After all, negatives often have photos from when we ourselves were little kids, when our parents or friends were very young, and so many other precious memories. The problem is finding a way to get even a regular print made. For instance, go to your local pharmacy or department store's photo service desk and you might be shocked to discover how difficult it has become to get plain old prints from your negatives.
"So what," you might shrug and say, "they make scanners that can do this now...right?"
You're right, they do...but have you tried to use one of those little electronic marvels? Let me tell you about my experience with one, and then give you the better solution.
Okay, the scanning. I had my piles of negatives, and those of my in-laws. Everyone wanted specific prints made from specific negatives so that saved me the time of scanning them all and allowing everyone to find the shots they wanted.
They had all turned to me to do this because I was bragging about the new printer/scanner/miracle machine I had just purchased for this task. The sales jargon boasted that the device could easily scan a negative and help me to convert it into a positive image. "Easily" is the operative word here because I am not all that enthusiastic about technology.
So, there I was "inserting tab B into slot A" in order to assemble the device that the machine needed to safely scan the strip of negative film. After an hour of getting error messages and failing to succeed at a single scan I gave up and called their customer service for advice. They walked me through the process and eventually a scan appeared. Did the heavens part and golden rays shine down on my success? No...the images on the screen still looked like a negative.
"Oh, "said the nice guy on the other end of the line, "that's because you have to invert the image with photo editing software."
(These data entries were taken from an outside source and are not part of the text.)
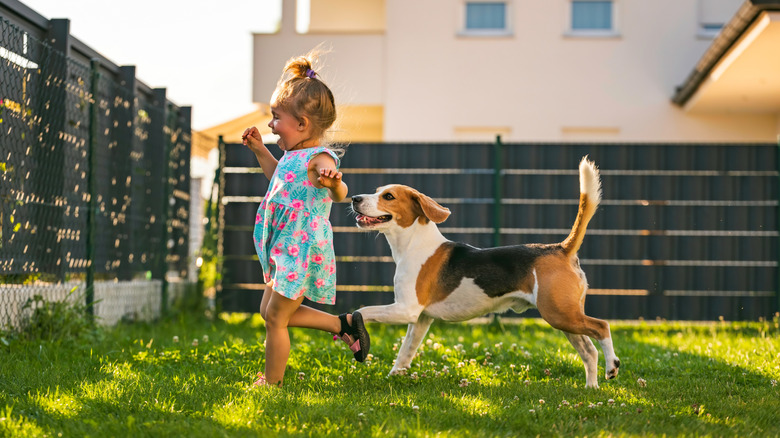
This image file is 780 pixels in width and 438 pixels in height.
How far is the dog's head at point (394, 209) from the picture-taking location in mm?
5168

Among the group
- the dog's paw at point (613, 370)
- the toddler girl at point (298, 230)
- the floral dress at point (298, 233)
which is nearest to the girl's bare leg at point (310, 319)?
the toddler girl at point (298, 230)

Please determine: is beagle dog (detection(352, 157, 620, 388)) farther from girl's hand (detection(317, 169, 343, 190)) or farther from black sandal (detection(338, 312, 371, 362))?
girl's hand (detection(317, 169, 343, 190))

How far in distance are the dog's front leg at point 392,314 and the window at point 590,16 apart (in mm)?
11252

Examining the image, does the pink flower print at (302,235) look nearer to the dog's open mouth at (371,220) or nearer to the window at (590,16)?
the dog's open mouth at (371,220)

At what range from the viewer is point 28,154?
6391 millimetres

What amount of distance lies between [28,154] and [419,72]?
9565 mm

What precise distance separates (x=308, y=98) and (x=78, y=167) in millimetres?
3465

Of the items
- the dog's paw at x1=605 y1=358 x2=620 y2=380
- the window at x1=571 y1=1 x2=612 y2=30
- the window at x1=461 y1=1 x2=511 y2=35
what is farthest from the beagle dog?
the window at x1=571 y1=1 x2=612 y2=30


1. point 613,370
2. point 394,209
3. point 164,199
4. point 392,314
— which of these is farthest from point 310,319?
point 164,199

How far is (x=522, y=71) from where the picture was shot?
1496 centimetres

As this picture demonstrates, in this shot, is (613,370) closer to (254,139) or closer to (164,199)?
(254,139)

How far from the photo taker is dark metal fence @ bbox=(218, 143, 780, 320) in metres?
9.41

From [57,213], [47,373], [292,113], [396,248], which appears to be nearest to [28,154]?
[57,213]

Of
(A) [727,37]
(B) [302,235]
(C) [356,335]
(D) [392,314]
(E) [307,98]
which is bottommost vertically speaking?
(C) [356,335]
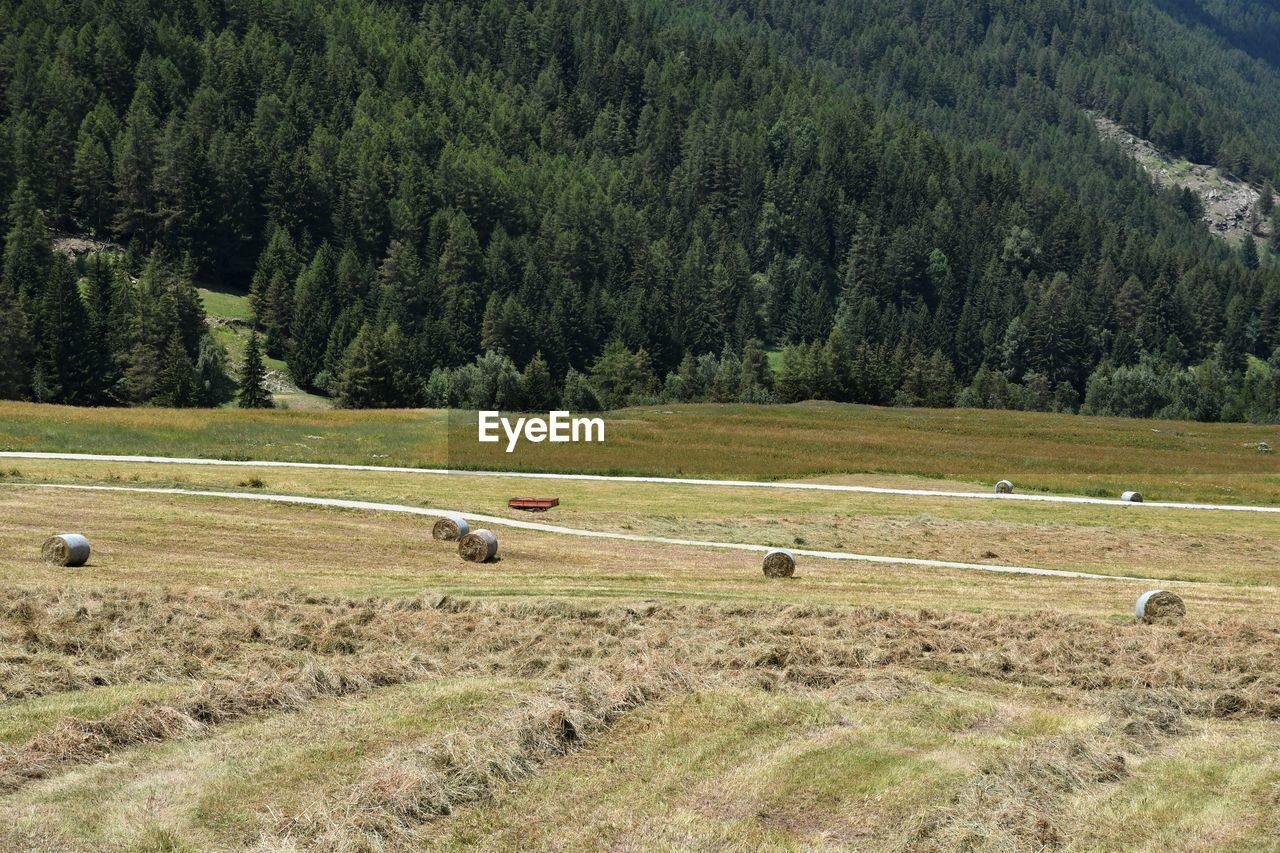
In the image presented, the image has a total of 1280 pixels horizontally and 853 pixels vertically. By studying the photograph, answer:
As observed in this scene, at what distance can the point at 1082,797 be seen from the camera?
52.4 ft

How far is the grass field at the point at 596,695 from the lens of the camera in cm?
1494

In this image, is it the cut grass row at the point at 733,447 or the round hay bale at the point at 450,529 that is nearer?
the round hay bale at the point at 450,529

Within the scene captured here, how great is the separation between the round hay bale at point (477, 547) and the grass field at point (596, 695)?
586mm

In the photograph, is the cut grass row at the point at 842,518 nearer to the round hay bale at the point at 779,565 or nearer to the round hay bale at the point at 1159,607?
the round hay bale at the point at 779,565

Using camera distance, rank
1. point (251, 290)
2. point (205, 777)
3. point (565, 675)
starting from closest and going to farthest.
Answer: point (205, 777) < point (565, 675) < point (251, 290)

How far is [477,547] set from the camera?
3672cm

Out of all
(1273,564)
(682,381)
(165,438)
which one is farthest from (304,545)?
(682,381)

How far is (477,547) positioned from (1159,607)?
18952 millimetres

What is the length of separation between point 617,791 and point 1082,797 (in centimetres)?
609

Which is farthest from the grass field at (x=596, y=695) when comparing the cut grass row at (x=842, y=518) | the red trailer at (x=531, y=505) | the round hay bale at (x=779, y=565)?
the red trailer at (x=531, y=505)

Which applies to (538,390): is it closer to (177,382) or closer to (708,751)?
(177,382)

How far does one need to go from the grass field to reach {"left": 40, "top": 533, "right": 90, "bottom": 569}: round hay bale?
32.1 inches

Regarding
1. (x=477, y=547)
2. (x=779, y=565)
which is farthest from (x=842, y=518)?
(x=477, y=547)

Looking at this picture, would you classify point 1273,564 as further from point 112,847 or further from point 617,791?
point 112,847
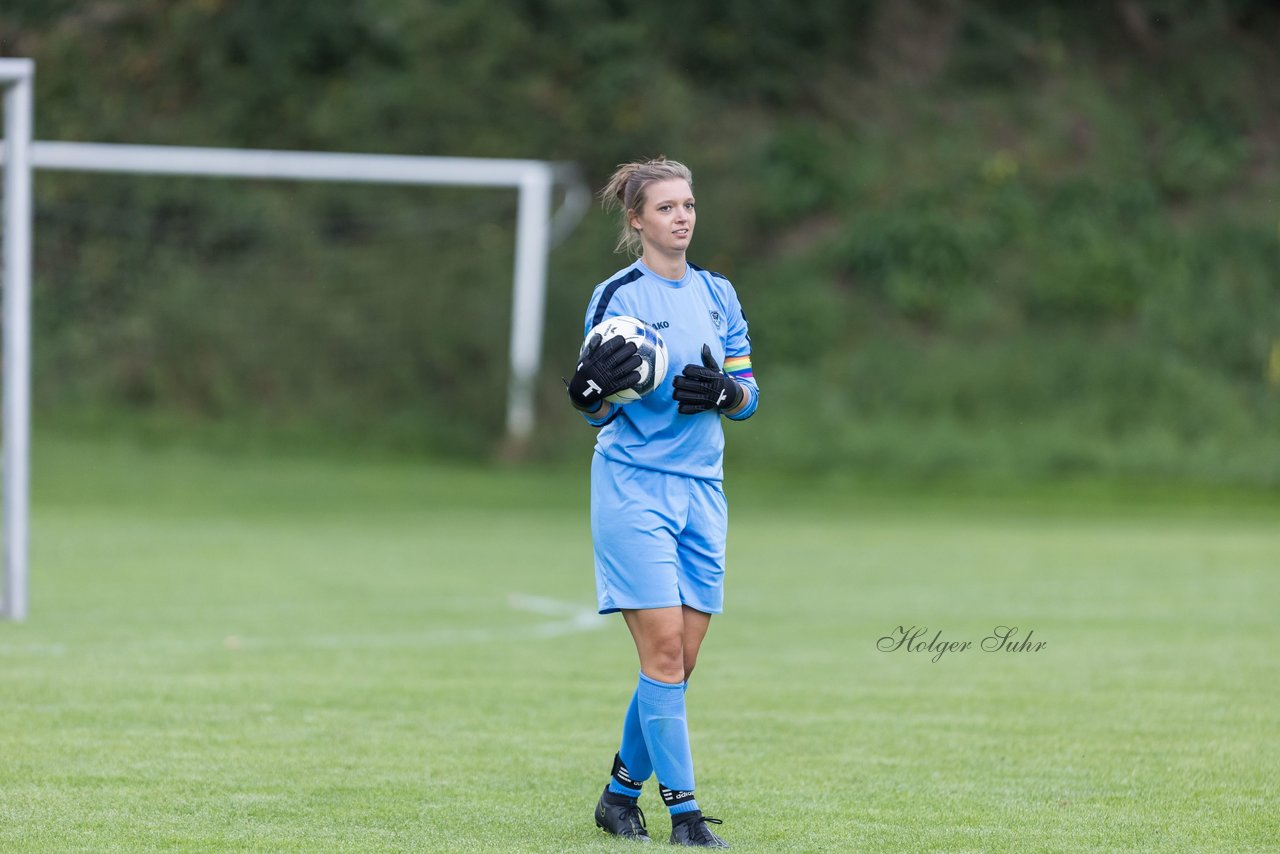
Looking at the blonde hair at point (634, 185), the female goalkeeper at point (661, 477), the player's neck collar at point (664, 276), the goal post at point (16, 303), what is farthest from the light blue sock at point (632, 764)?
the goal post at point (16, 303)

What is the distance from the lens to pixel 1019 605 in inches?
498

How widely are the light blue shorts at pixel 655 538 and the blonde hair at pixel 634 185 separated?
2.48 feet

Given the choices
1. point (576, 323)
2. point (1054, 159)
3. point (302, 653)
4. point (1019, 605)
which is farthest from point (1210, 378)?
point (302, 653)

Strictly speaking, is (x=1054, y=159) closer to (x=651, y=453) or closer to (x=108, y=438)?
(x=108, y=438)

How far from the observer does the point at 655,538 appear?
545 cm

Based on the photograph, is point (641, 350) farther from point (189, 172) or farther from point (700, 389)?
point (189, 172)

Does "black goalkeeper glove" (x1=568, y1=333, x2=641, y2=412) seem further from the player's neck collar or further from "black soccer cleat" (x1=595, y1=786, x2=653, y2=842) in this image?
"black soccer cleat" (x1=595, y1=786, x2=653, y2=842)

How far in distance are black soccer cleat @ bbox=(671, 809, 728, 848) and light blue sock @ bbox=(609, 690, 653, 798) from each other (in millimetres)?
284

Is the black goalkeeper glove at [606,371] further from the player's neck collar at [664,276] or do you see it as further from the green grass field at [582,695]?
the green grass field at [582,695]

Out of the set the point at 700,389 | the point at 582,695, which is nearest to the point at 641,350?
the point at 700,389

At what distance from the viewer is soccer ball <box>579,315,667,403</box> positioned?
210 inches

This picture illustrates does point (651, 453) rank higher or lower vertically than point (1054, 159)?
lower

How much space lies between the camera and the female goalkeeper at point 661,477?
17.8 ft

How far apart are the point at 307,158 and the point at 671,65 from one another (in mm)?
11585
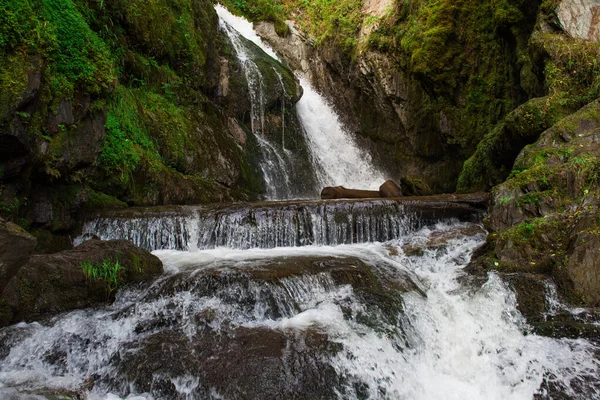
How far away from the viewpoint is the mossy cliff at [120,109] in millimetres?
5832

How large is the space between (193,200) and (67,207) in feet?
11.7

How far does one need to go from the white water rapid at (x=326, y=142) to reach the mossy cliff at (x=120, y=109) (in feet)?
2.27

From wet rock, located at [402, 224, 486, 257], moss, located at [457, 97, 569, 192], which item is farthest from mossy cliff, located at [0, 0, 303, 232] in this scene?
moss, located at [457, 97, 569, 192]

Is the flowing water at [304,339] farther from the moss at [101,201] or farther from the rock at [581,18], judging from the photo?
the rock at [581,18]

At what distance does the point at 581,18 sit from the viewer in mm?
9125

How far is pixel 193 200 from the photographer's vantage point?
10680mm

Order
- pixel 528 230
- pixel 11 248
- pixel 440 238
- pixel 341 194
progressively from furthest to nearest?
pixel 341 194 < pixel 440 238 < pixel 528 230 < pixel 11 248

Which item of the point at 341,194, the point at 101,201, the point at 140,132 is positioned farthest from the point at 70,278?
the point at 341,194

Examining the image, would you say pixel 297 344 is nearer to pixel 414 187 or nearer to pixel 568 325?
pixel 568 325

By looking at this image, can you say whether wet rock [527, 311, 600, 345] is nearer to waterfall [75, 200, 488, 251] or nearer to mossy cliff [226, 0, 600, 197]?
waterfall [75, 200, 488, 251]

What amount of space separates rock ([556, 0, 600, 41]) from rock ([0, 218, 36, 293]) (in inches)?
440

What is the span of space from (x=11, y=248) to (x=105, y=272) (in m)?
1.34

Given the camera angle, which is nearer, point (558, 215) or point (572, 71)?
point (558, 215)

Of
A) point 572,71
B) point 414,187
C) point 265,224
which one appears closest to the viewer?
point 265,224
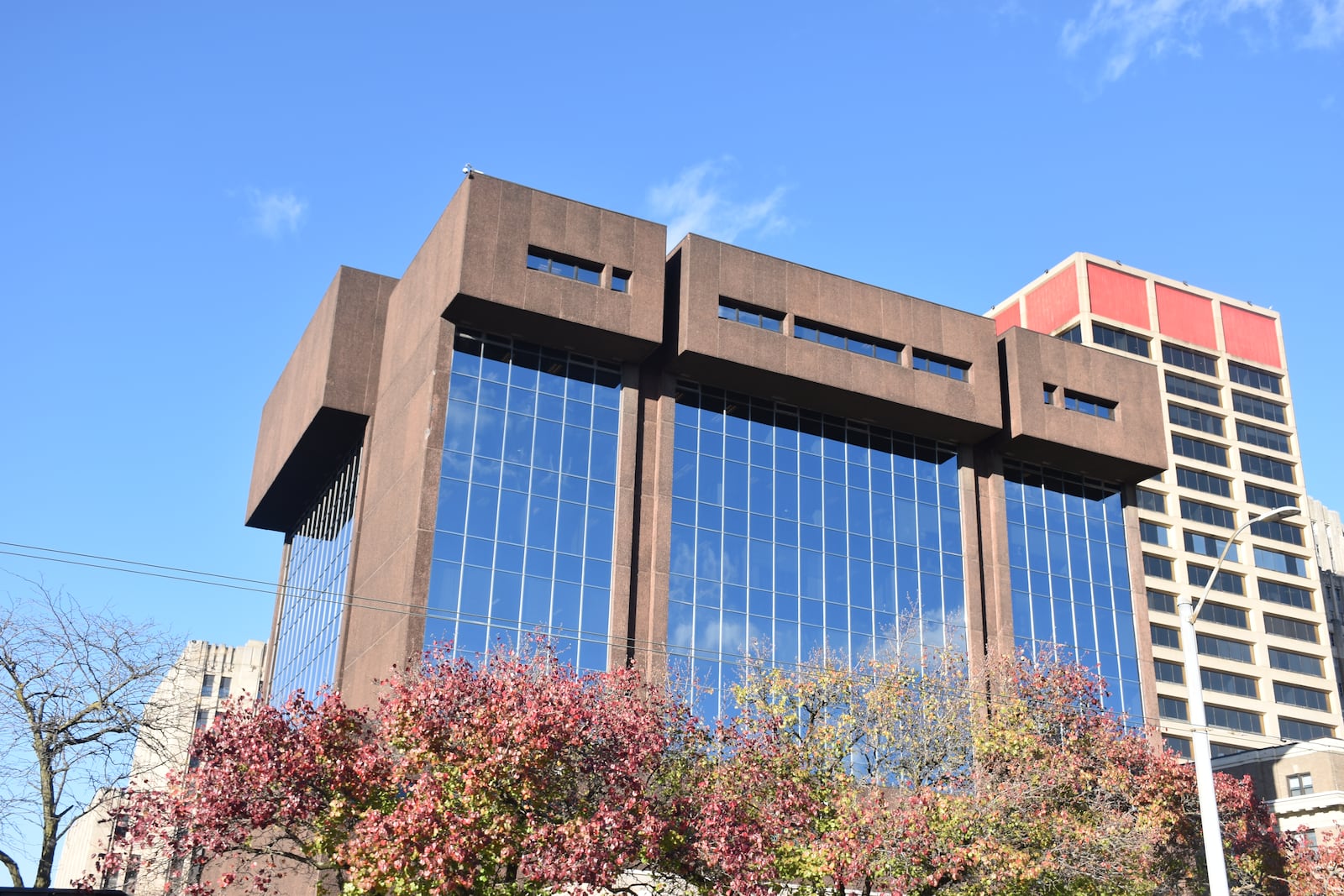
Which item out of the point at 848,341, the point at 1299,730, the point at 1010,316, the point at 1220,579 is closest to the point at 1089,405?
the point at 848,341

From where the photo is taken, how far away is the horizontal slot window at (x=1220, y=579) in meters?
→ 96.3

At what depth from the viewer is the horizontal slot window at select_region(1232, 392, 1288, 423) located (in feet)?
A: 344

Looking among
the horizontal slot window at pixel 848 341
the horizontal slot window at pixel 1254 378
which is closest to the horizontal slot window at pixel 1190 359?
the horizontal slot window at pixel 1254 378

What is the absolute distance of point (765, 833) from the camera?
95.8ft

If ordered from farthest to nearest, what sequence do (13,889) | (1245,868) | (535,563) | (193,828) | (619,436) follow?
(619,436)
(535,563)
(1245,868)
(193,828)
(13,889)

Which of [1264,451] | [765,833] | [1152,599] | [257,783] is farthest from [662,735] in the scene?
[1264,451]

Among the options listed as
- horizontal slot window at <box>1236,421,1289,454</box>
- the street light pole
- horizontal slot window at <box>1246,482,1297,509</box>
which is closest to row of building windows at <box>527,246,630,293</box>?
the street light pole

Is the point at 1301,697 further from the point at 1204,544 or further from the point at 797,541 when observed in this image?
the point at 797,541

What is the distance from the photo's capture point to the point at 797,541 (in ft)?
155

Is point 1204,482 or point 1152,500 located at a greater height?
point 1204,482

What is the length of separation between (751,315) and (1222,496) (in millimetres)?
65032

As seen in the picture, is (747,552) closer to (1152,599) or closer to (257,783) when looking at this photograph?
(257,783)

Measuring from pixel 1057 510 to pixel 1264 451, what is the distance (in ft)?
190

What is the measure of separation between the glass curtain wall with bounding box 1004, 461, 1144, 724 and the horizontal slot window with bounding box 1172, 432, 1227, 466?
48933 millimetres
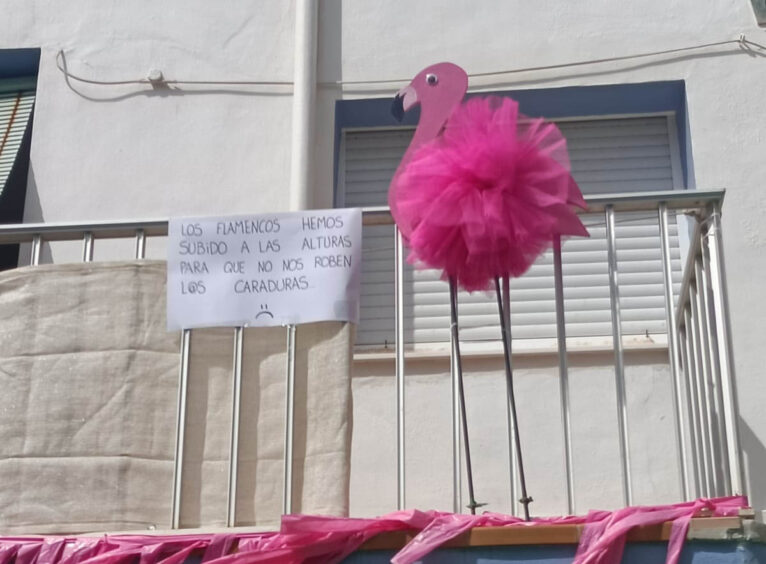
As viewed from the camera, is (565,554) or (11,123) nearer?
(565,554)

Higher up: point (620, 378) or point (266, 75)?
point (266, 75)

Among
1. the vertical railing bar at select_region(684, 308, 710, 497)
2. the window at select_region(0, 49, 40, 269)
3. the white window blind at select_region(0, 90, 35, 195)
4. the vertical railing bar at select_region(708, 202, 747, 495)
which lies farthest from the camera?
the white window blind at select_region(0, 90, 35, 195)

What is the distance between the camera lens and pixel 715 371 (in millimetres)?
3906

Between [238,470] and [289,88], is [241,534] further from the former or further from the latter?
[289,88]

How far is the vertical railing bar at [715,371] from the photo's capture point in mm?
3881

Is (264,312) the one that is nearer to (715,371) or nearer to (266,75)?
(715,371)

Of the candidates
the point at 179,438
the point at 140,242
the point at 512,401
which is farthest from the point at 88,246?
the point at 512,401

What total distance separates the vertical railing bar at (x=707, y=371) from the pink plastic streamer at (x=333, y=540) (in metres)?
0.45

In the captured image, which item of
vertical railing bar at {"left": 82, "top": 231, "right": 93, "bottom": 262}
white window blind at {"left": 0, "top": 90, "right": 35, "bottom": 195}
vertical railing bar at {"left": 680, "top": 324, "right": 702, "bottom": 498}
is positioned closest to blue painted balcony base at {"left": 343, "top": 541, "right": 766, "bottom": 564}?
vertical railing bar at {"left": 680, "top": 324, "right": 702, "bottom": 498}

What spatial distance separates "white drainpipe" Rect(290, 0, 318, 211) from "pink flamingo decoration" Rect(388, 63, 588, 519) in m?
2.02

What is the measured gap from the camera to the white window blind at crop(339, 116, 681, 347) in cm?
594

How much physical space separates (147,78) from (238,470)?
312 centimetres

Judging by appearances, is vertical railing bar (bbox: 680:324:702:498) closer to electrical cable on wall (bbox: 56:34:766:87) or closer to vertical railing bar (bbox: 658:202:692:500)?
vertical railing bar (bbox: 658:202:692:500)

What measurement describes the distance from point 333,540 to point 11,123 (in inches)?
159
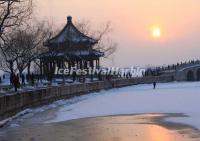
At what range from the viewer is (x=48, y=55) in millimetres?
64375

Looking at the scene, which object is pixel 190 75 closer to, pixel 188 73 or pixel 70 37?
pixel 188 73

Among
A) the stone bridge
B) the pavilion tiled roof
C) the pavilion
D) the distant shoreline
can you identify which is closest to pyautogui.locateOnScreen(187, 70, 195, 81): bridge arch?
the stone bridge

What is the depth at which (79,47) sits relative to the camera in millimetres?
69625

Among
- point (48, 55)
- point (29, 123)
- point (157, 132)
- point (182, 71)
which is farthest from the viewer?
point (182, 71)

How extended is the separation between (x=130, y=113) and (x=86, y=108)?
5674mm

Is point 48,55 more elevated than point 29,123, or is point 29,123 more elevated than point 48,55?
point 48,55

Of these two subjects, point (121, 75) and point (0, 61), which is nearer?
point (0, 61)

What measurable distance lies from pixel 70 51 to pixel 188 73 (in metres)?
62.2

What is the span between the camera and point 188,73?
12475cm

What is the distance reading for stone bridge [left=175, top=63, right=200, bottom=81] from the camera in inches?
4622

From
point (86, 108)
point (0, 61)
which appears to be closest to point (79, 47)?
point (0, 61)

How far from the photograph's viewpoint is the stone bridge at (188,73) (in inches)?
4622

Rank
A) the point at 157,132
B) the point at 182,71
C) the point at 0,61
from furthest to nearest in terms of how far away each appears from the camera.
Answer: the point at 182,71 < the point at 0,61 < the point at 157,132

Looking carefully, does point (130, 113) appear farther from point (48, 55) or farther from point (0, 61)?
point (0, 61)
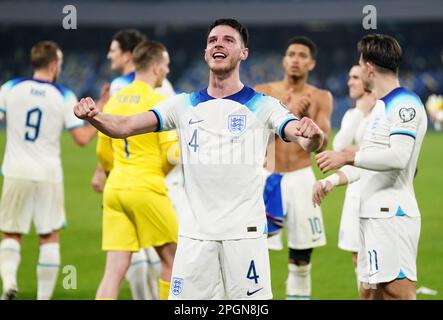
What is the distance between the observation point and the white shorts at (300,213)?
7.75 meters

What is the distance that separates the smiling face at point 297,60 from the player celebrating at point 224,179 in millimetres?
3169

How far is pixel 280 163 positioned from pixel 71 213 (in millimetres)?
7575

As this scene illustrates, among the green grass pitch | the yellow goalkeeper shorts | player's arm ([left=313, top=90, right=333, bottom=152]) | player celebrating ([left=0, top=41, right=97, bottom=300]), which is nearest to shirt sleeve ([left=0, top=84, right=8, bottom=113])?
player celebrating ([left=0, top=41, right=97, bottom=300])

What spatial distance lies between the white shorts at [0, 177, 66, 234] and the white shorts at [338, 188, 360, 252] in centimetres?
271

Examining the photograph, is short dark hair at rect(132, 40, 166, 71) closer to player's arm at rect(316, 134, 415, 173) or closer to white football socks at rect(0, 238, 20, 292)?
player's arm at rect(316, 134, 415, 173)

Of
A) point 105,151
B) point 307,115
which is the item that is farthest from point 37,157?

"Huh," said I, breaking into a sweat.
The Next Step
As I hung up the phone, I realized that a major "uh oh" had occurred. I had not realized that the scanning software could give me a great scan of the negative, but that I would still have to use additional software to get that positive print. So, it was on to Photoshop and the different steps needed to invert all of the colors while still keeping mid-tones and accurate shadows, etc.
I still had to print the pictures, and I had purchased some printable photo canvas pages to see if I could whip up a few gifts for my friends and family from the many negatives I had processed. Let's just skip that part of the saga and say that I was a bit disappointed by the results in general.
Because I really wanted to enjoy optimal images and to present them as custom canvas prints, I decided to begin scouting around for an all-in-one service. I looked for firms offering up photos on canvas AND the scanning of negatives. I was overjoyed to find Canvas Press because they were more than happy to work with me and my, now manageable, dilemma.
They made images directly from the negatives, sized them perfectly, ensured that colors were optimized, and then created gorgeous custom canvas prints that I gave as gifts and kept for myself!
Sadly, I still have to figure out how to organize all of those negatives!